--- RECORDS SHOWN ---

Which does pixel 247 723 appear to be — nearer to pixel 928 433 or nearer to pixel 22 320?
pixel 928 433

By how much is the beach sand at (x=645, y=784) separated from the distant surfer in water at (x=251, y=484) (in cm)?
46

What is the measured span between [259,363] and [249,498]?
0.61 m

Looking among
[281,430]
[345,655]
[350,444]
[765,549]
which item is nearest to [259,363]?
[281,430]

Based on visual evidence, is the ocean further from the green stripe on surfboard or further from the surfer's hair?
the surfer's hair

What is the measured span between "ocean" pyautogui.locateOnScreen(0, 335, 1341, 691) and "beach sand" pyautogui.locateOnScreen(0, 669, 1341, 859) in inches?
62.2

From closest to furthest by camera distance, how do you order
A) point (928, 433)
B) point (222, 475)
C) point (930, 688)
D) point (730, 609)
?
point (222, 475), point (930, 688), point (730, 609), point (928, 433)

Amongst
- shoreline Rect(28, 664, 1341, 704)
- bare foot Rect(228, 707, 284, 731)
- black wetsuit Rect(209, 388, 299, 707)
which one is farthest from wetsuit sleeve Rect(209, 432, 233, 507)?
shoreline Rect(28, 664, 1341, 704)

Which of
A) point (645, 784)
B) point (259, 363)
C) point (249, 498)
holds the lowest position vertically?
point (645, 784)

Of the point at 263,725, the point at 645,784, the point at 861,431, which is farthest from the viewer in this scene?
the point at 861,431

---

EXERCISE OBJECTIVE - Transcribe every record above exactly as it appears.

WRITTEN RESPONSE -
Which does pixel 247 723 appear to be — nearer to pixel 928 433 or nearer to pixel 22 320?
pixel 928 433

By how much is the beach sand at (x=645, y=784) separated from the distant surfer in water at (x=251, y=484) (in cm)?
46

What is the measured span between [259,363] and [249,498]?
0.61 m

Looking among
[281,430]
[345,655]
[350,444]
[765,549]
which item is nearest to [259,363]?
[281,430]

Based on visual evidence, is the ocean further from the green stripe on surfboard or further from the surfer's hair?
the surfer's hair

What is the measured span between "ocean" pyautogui.locateOnScreen(0, 335, 1341, 691) and "beach sand" pyautogui.locateOnScreen(0, 669, 1341, 859) in inches?
62.2

From closest to furthest by camera distance, how do you order
A) point (928, 433)
B) point (222, 475)
C) point (930, 688)
D) point (730, 609)
?
point (222, 475), point (930, 688), point (730, 609), point (928, 433)

Amongst
- shoreline Rect(28, 664, 1341, 704)
- bare foot Rect(228, 707, 284, 731)
- black wetsuit Rect(209, 388, 299, 707)
which one is farthest from wetsuit sleeve Rect(209, 432, 233, 507)?
shoreline Rect(28, 664, 1341, 704)

Which of
A) point (645, 784)
B) point (259, 363)
C) point (249, 498)
holds the lowest position vertically?
point (645, 784)

Of the point at 263,725, the point at 645,784, the point at 861,431, which is farthest from the viewer in this scene?
the point at 861,431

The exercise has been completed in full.